David Brooks argued in the New York Times yesterday that, "America should focus less on losing its star status and more on defending and preserving the gospel of middle-class dignity."

The middle class is a segment of society that has simultaneously grown exponentially worldwide and diminished greatly in stature here at home. A matter of relative perspective, Brooks explains. There are simply more of them, and less of us. While no longer as powerful in their ability to set national priorities, the American middle-class is not yet "eating cake." They simply aren't as distinguished amid so many others.

The middle class - and the United States - have been derided as "tepid and materialistic." In fact, those are the very traits – while stoked and exploited by those with more means – that have led to its nadir. The foreclosure crisis and the looming hammer of debt above are both underwritten by our continued dependence on ever-increasingly expensive fossil fuel; and it has whittled away our disposable income to point of seething anger and blind rage.
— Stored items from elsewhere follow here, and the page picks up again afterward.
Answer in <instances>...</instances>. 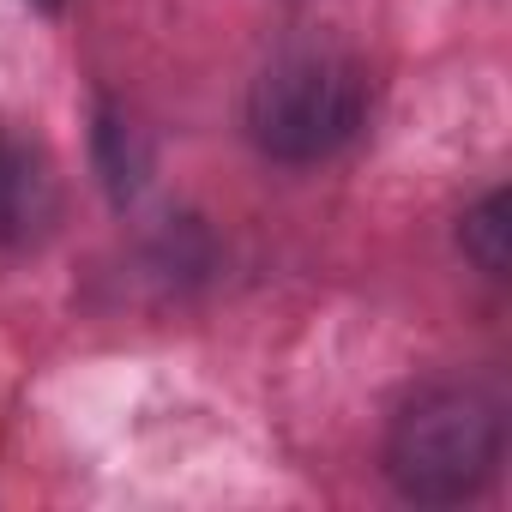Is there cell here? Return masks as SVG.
Masks as SVG:
<instances>
[{
	"label": "cell",
	"instance_id": "1",
	"mask_svg": "<svg viewBox=\"0 0 512 512\" xmlns=\"http://www.w3.org/2000/svg\"><path fill=\"white\" fill-rule=\"evenodd\" d=\"M374 115V73L356 49L296 43L278 49L247 85V139L272 163L308 169L362 139Z\"/></svg>",
	"mask_w": 512,
	"mask_h": 512
},
{
	"label": "cell",
	"instance_id": "2",
	"mask_svg": "<svg viewBox=\"0 0 512 512\" xmlns=\"http://www.w3.org/2000/svg\"><path fill=\"white\" fill-rule=\"evenodd\" d=\"M506 458V410L482 380L416 386L386 428V476L416 506H458L494 482Z\"/></svg>",
	"mask_w": 512,
	"mask_h": 512
},
{
	"label": "cell",
	"instance_id": "3",
	"mask_svg": "<svg viewBox=\"0 0 512 512\" xmlns=\"http://www.w3.org/2000/svg\"><path fill=\"white\" fill-rule=\"evenodd\" d=\"M61 217V187L49 157L19 139V133H0V253H25L37 247Z\"/></svg>",
	"mask_w": 512,
	"mask_h": 512
},
{
	"label": "cell",
	"instance_id": "4",
	"mask_svg": "<svg viewBox=\"0 0 512 512\" xmlns=\"http://www.w3.org/2000/svg\"><path fill=\"white\" fill-rule=\"evenodd\" d=\"M458 247H464V260L482 272V278H506V193L494 187V193H482L470 211H464V223H458Z\"/></svg>",
	"mask_w": 512,
	"mask_h": 512
}]
</instances>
However, redemption is not impossible.

Ben Franklin, Brooks reminds us, was one of the original champions of the middle class. While superficially defined as having the means to spend on non-necessities, Brooks explores its deeper values of quality over quantity, of pluralism, innovation, and objectivity. In other words, distinguishing ourselves by what we spend on rather than by what have to spend. Or knowing what is simply not necessary.

"American culture was built on the notion of bourgeois dignity." This dignity is being rediscovered by overcoming the epidemic of obesity and chronic disease wrought by car-centric sprawl and the commoditization of our health and nutrition. It will be reclaimed by standing up and refusing to be marginalized by a lack of transportation options and infrastructure that ignores a great many people's needs and forces them into near-servitude.
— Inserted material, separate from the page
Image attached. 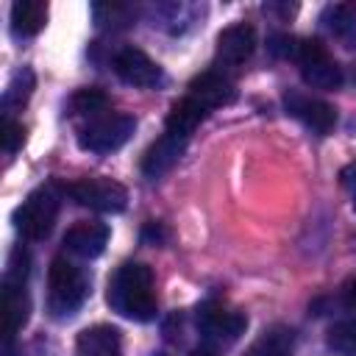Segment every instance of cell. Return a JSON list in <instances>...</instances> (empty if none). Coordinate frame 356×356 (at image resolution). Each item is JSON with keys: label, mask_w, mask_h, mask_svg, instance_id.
<instances>
[{"label": "cell", "mask_w": 356, "mask_h": 356, "mask_svg": "<svg viewBox=\"0 0 356 356\" xmlns=\"http://www.w3.org/2000/svg\"><path fill=\"white\" fill-rule=\"evenodd\" d=\"M114 72L128 83V86H139V89H153L164 81L161 67L139 47H122L117 50L114 61H111Z\"/></svg>", "instance_id": "9"}, {"label": "cell", "mask_w": 356, "mask_h": 356, "mask_svg": "<svg viewBox=\"0 0 356 356\" xmlns=\"http://www.w3.org/2000/svg\"><path fill=\"white\" fill-rule=\"evenodd\" d=\"M342 184L350 189V197H353V206H356V167H348L342 172Z\"/></svg>", "instance_id": "25"}, {"label": "cell", "mask_w": 356, "mask_h": 356, "mask_svg": "<svg viewBox=\"0 0 356 356\" xmlns=\"http://www.w3.org/2000/svg\"><path fill=\"white\" fill-rule=\"evenodd\" d=\"M189 356H217V350H214V348H209V345H200V348H195Z\"/></svg>", "instance_id": "27"}, {"label": "cell", "mask_w": 356, "mask_h": 356, "mask_svg": "<svg viewBox=\"0 0 356 356\" xmlns=\"http://www.w3.org/2000/svg\"><path fill=\"white\" fill-rule=\"evenodd\" d=\"M186 97H192L197 106L211 111V108H220V106H231L236 100V83L214 67V70H206L197 78H192Z\"/></svg>", "instance_id": "12"}, {"label": "cell", "mask_w": 356, "mask_h": 356, "mask_svg": "<svg viewBox=\"0 0 356 356\" xmlns=\"http://www.w3.org/2000/svg\"><path fill=\"white\" fill-rule=\"evenodd\" d=\"M75 356H122V337L114 325L83 328L75 339Z\"/></svg>", "instance_id": "15"}, {"label": "cell", "mask_w": 356, "mask_h": 356, "mask_svg": "<svg viewBox=\"0 0 356 356\" xmlns=\"http://www.w3.org/2000/svg\"><path fill=\"white\" fill-rule=\"evenodd\" d=\"M328 350L334 356H356V317H345L328 328Z\"/></svg>", "instance_id": "22"}, {"label": "cell", "mask_w": 356, "mask_h": 356, "mask_svg": "<svg viewBox=\"0 0 356 356\" xmlns=\"http://www.w3.org/2000/svg\"><path fill=\"white\" fill-rule=\"evenodd\" d=\"M292 348H295V339L289 328H270L256 339V345L250 348V356H292Z\"/></svg>", "instance_id": "20"}, {"label": "cell", "mask_w": 356, "mask_h": 356, "mask_svg": "<svg viewBox=\"0 0 356 356\" xmlns=\"http://www.w3.org/2000/svg\"><path fill=\"white\" fill-rule=\"evenodd\" d=\"M186 136L181 134H172V131H164L142 156V172L147 178H161L164 172H170L175 167V161L181 159L184 147H186Z\"/></svg>", "instance_id": "13"}, {"label": "cell", "mask_w": 356, "mask_h": 356, "mask_svg": "<svg viewBox=\"0 0 356 356\" xmlns=\"http://www.w3.org/2000/svg\"><path fill=\"white\" fill-rule=\"evenodd\" d=\"M256 50V31L248 22L228 25L217 36V70L228 75V70L242 67Z\"/></svg>", "instance_id": "10"}, {"label": "cell", "mask_w": 356, "mask_h": 356, "mask_svg": "<svg viewBox=\"0 0 356 356\" xmlns=\"http://www.w3.org/2000/svg\"><path fill=\"white\" fill-rule=\"evenodd\" d=\"M58 203H61V200H58V192H56L53 184L33 189V192L17 206V211H14V225H17V231H19L25 239H31V242L44 239V236L53 231V222H56V217H58Z\"/></svg>", "instance_id": "4"}, {"label": "cell", "mask_w": 356, "mask_h": 356, "mask_svg": "<svg viewBox=\"0 0 356 356\" xmlns=\"http://www.w3.org/2000/svg\"><path fill=\"white\" fill-rule=\"evenodd\" d=\"M47 22V3L19 0L11 6V31L17 36H36Z\"/></svg>", "instance_id": "16"}, {"label": "cell", "mask_w": 356, "mask_h": 356, "mask_svg": "<svg viewBox=\"0 0 356 356\" xmlns=\"http://www.w3.org/2000/svg\"><path fill=\"white\" fill-rule=\"evenodd\" d=\"M33 86H36V78H33V72H31L28 67H22V70L11 78L8 89L3 92V117H6V120H8L17 108H22V106L28 103Z\"/></svg>", "instance_id": "19"}, {"label": "cell", "mask_w": 356, "mask_h": 356, "mask_svg": "<svg viewBox=\"0 0 356 356\" xmlns=\"http://www.w3.org/2000/svg\"><path fill=\"white\" fill-rule=\"evenodd\" d=\"M106 106H108V97L100 89H78L67 103L72 117H86V120L106 114Z\"/></svg>", "instance_id": "21"}, {"label": "cell", "mask_w": 356, "mask_h": 356, "mask_svg": "<svg viewBox=\"0 0 356 356\" xmlns=\"http://www.w3.org/2000/svg\"><path fill=\"white\" fill-rule=\"evenodd\" d=\"M108 306L136 323H147L156 317V289L153 270L142 261H125L108 281Z\"/></svg>", "instance_id": "1"}, {"label": "cell", "mask_w": 356, "mask_h": 356, "mask_svg": "<svg viewBox=\"0 0 356 356\" xmlns=\"http://www.w3.org/2000/svg\"><path fill=\"white\" fill-rule=\"evenodd\" d=\"M284 106H286V114L289 117L300 120L309 131H314L320 136H325L337 125L334 106H328L320 97H312V95H303V92H286L284 95Z\"/></svg>", "instance_id": "11"}, {"label": "cell", "mask_w": 356, "mask_h": 356, "mask_svg": "<svg viewBox=\"0 0 356 356\" xmlns=\"http://www.w3.org/2000/svg\"><path fill=\"white\" fill-rule=\"evenodd\" d=\"M67 195L78 206H86V209H95V211H122L125 203H128L125 186L111 181V178H103V175L72 181L67 186Z\"/></svg>", "instance_id": "8"}, {"label": "cell", "mask_w": 356, "mask_h": 356, "mask_svg": "<svg viewBox=\"0 0 356 356\" xmlns=\"http://www.w3.org/2000/svg\"><path fill=\"white\" fill-rule=\"evenodd\" d=\"M209 111L203 108V106H197L192 97H181L172 108H170V114H167V131H172V134H181V136H192V131L203 122V117H206Z\"/></svg>", "instance_id": "18"}, {"label": "cell", "mask_w": 356, "mask_h": 356, "mask_svg": "<svg viewBox=\"0 0 356 356\" xmlns=\"http://www.w3.org/2000/svg\"><path fill=\"white\" fill-rule=\"evenodd\" d=\"M22 139H25V128H22V122H17L14 117L3 120V147H6L8 156H14V153L19 150Z\"/></svg>", "instance_id": "24"}, {"label": "cell", "mask_w": 356, "mask_h": 356, "mask_svg": "<svg viewBox=\"0 0 356 356\" xmlns=\"http://www.w3.org/2000/svg\"><path fill=\"white\" fill-rule=\"evenodd\" d=\"M136 131V120L131 114L122 111H106L95 120H89L81 134H78V145L89 153H114L120 150L131 134Z\"/></svg>", "instance_id": "6"}, {"label": "cell", "mask_w": 356, "mask_h": 356, "mask_svg": "<svg viewBox=\"0 0 356 356\" xmlns=\"http://www.w3.org/2000/svg\"><path fill=\"white\" fill-rule=\"evenodd\" d=\"M248 328V317L231 306H222L217 300H209L197 309V331L203 345L220 350L222 345L236 342Z\"/></svg>", "instance_id": "7"}, {"label": "cell", "mask_w": 356, "mask_h": 356, "mask_svg": "<svg viewBox=\"0 0 356 356\" xmlns=\"http://www.w3.org/2000/svg\"><path fill=\"white\" fill-rule=\"evenodd\" d=\"M292 61L300 67V78L312 89H339L342 83V70L331 58L323 42L317 39H295L292 47Z\"/></svg>", "instance_id": "5"}, {"label": "cell", "mask_w": 356, "mask_h": 356, "mask_svg": "<svg viewBox=\"0 0 356 356\" xmlns=\"http://www.w3.org/2000/svg\"><path fill=\"white\" fill-rule=\"evenodd\" d=\"M159 356H164V353H159Z\"/></svg>", "instance_id": "28"}, {"label": "cell", "mask_w": 356, "mask_h": 356, "mask_svg": "<svg viewBox=\"0 0 356 356\" xmlns=\"http://www.w3.org/2000/svg\"><path fill=\"white\" fill-rule=\"evenodd\" d=\"M342 295H345V306H350V309H356V278L342 289Z\"/></svg>", "instance_id": "26"}, {"label": "cell", "mask_w": 356, "mask_h": 356, "mask_svg": "<svg viewBox=\"0 0 356 356\" xmlns=\"http://www.w3.org/2000/svg\"><path fill=\"white\" fill-rule=\"evenodd\" d=\"M108 225L106 222H75L67 234H64V248L81 259H95L106 250L108 245Z\"/></svg>", "instance_id": "14"}, {"label": "cell", "mask_w": 356, "mask_h": 356, "mask_svg": "<svg viewBox=\"0 0 356 356\" xmlns=\"http://www.w3.org/2000/svg\"><path fill=\"white\" fill-rule=\"evenodd\" d=\"M28 253L22 248H17L11 253V261H8V270H6V278H3V303H0V312H3V334H6V342L14 339V334L28 323V314H31V298H28Z\"/></svg>", "instance_id": "3"}, {"label": "cell", "mask_w": 356, "mask_h": 356, "mask_svg": "<svg viewBox=\"0 0 356 356\" xmlns=\"http://www.w3.org/2000/svg\"><path fill=\"white\" fill-rule=\"evenodd\" d=\"M92 14L100 28H128L134 19V8L122 3H95Z\"/></svg>", "instance_id": "23"}, {"label": "cell", "mask_w": 356, "mask_h": 356, "mask_svg": "<svg viewBox=\"0 0 356 356\" xmlns=\"http://www.w3.org/2000/svg\"><path fill=\"white\" fill-rule=\"evenodd\" d=\"M89 295L86 273L64 256H56L47 270V309L53 317H70L81 309Z\"/></svg>", "instance_id": "2"}, {"label": "cell", "mask_w": 356, "mask_h": 356, "mask_svg": "<svg viewBox=\"0 0 356 356\" xmlns=\"http://www.w3.org/2000/svg\"><path fill=\"white\" fill-rule=\"evenodd\" d=\"M323 25L345 44L356 47V3H337L323 11Z\"/></svg>", "instance_id": "17"}]
</instances>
Many Americans go into debt because they feel they must own a car, even while 37% of the money they spend on it is lost to depreciation.
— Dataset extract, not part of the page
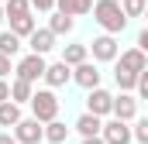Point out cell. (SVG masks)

Diabetes and its complications claim one in every five dollars spent on healthcare in this country. This "lifestyle" disease is the reason why so many of us cannot afford health insurance and it is now beyond any doubt that urban sprawl and its drive-only mandate bears much of the blame. Not only because it robs us of the time spent moving our bodies, but of the time spent preparing quality meals and sharing them with quality people during quality time. Robbing us of the expendable income to spend what is actually necessary.

I see a revolution of holistic self-sufficiency and the abandonment of suburbia. Robust transit systems that complement streets which welcome walkers and cyclists along with manageable and safe traffic flow, encouraging efficacy, commerce, and vibrant community will diminish our crushing debt and nihilistic consumerism. Rather than spend two hours a day in the car, then obsessively jump on a treadmill after grabbing take out, the new middle-class will simply bike to work or walk to the train, and have the time afterward to enjoy a real meal with family or friends.

Fewer teens are getting a driver’s license than at any point in the last 25 years.

Measured austerity and real sustainability (as opposed to the "greenwashing" of hybrid cars, wind powered parking garages, and carbon credits – i.e. bullshitting ourselves) will come to define the middle-class in the very near future. It will be the one characteristic that gives them back the power they once had.

Not the power to buy or own what it neither needs nor can afford, but to free themselves of the compulsion to do so.